Most sequels disappoint. The further into the sequence we get, the worse they can be. Parts three or four of a film series (Godfathers, Star Warses), presidents’ second terms, mayors’ fourth terms: all strike us at best as slight letdowns, at worst as betrayals.
So the eleventh snowstorm we had this winter, the fourth this February, came to us with low expectations indeed. Its predecessors had already given rise to more than enough clichés about Christmas, fears about snow days (would school now stretch into July?), apparently futile hours of upper-body exercise (why shovel if the driveway would only fill up again?), repetitive expressions of glee in our children (snowballs!), and equally repetitive yet comical exclamations of childish discomfort (snow pants!). The last ten-odd storms had already left behind toothy mountain ranges carved by the sides of the plows, along with a block-long series of mounds in front yards, as if advertising (or mocking) the warm, slushy Sochi Olympics. After such snows, what forgiveness? And what else was left for this latest weather to do?

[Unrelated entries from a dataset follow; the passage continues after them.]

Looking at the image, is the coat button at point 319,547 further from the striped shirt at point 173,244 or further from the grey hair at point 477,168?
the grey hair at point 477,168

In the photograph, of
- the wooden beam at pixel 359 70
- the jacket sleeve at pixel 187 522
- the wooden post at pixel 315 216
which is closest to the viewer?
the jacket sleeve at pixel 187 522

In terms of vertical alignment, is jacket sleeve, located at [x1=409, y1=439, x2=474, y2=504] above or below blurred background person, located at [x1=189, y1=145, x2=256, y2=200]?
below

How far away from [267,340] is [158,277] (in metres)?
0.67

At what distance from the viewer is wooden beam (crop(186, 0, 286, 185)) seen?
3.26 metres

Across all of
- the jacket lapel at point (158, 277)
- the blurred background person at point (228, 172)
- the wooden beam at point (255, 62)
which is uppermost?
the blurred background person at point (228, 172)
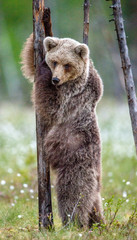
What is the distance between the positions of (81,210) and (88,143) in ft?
3.45

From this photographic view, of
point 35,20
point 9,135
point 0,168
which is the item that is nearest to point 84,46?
point 35,20

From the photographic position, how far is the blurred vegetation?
21031 millimetres

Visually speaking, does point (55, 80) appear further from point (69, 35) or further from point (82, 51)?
point (69, 35)

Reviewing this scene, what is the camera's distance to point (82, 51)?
6090 millimetres

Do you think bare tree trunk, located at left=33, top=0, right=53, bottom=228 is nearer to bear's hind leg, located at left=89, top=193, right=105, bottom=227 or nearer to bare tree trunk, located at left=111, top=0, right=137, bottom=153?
bear's hind leg, located at left=89, top=193, right=105, bottom=227

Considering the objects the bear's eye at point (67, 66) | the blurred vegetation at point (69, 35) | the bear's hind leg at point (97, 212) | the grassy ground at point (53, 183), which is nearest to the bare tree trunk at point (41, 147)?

It turned out to be a lesson in variety, and in close attention to what lay under our boots. New snow in big, wet flakes, piled atop a thin and dirty crust, itself thinly brushed atop the floury stacks left from last week and the week before, interspersed with ice-core slabs packed down by passing cars: it took all of these snows, one after the other, to make us take a closer look at the snow in the first place, and to drive home how many kinds there were. “Snow is to water what poetry is to prose,” writes the historian Bernard Mergen in Snow in America: it is at once more rare, less useful, more elaborately organized, and harder to describe. Only via snow after snow after another snow, thick enough to blow over itself and shelter some residues from dirt and plows and traffic, could we even visualize an inventory as we dug beside fences and under back stairs.
Given a magnifying glass (or just afflicted with myopia), we could try to distinguish the official classes of snowflake, as Mergen sets them forth: “Plate, stellar, crystal, column, needle, spatial dendrite, capped column, irregular column, irregular crystal, graupel, ice pellet and hail.” Snow on the ground undergoes its own metamorphoses, depending on when and how it melts and refreezes. The National Snow and Ice Data Center recognizes dozens of terms for snow, among them hoarfrost, polycrystals, sastrugi, sun cups, and firn. We coined our own names for this latest snow, too: “#@$%^$,” we called it, and “@#$&#!” (Those are the terms we used in front of our children.)
More than the last ten snowfalls, this snow made us want to escape, and it was the children who figured out how: they took us to Hoth, the one place in the contemporary American imagination that always has more snow than we had this year, a place where nobody swears about having to dig out their cars or about schools that close two hours early. Hoth, if you don’t know, is the winter planet from Star Wars, where our heroes keep warm by avoiding blasters and crawling inside eviscerated tauntauns while the Imperial Stormtroopers, terrible shots to the last, keep warm by trying to track them down. It took just one giant load of sky-borne flakes to get our town to dismiss its schools, but it took nine big snowfalls until we parents agreed to let our kids watch the original Star Wars trilogy, and it took two more for them to reciprocate at last with their own version of escape.